Jean, the first woman who was not charmed by his exotic beauty and oriental manners, provoked Mustafa’s anger based on sexual attraction and sadism. Within this context, here are two positions: first, it is Mustafa’s oriental temperament and cultural attitude towards women who naturally must serve their men. Second, Mustafa’s complex inherited by his origin, surrounding, and natural skills demonstrated his misery under the pressure of Jean.

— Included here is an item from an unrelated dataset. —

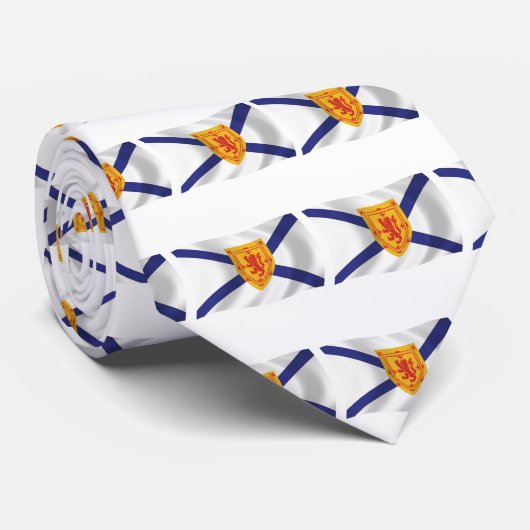 ノバスコシア国旗のネクタイ ネクタイ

The episode of murder is depicted as the aesthetic interracial fatal ecstasy. This sadomasochistic scene demonstrated Mustafa’s affection and the first time love. In fact, Salih enables these two characters to leave their stereotypical roles behind. Nevertheless, Mustafa does not commit suicide when Jean says few times, “Come with me”. Of course, she was special for him by her appearance and nature, but comparing to the descriptions of other lovers, Mustafa saw them all as a homogenous group, still having other principles and thinking of them as being invaders. That is why the act of murder while the sexual domination and agreement of Jean to be slaved finally satisfies the man and he feels catharsis of being rehabilitated: “I love you she said to me and I believed her. I love you I said to her, and I spoke the truth”. Hence, Jean is a challengeable lover – a bridge between the historical memory and present being.

Conclusion

The book The Season of Migration to the North is an example of the Sudanese modernistic classic literature that depicts the post-colonial syndrome of the new independent country. The main characters are foreign educated people who lost their national identity and cannot recognize their place in their native Sudan. The narrator and Mustafa are tightly connected characters who represent the two sides of one personality. Mustafa’s migration and dramatic sexual experience are depicted in quite sincere manner. Those relationships and oriental male domination are a revenge for the historically rooted complex on the second-sort nation.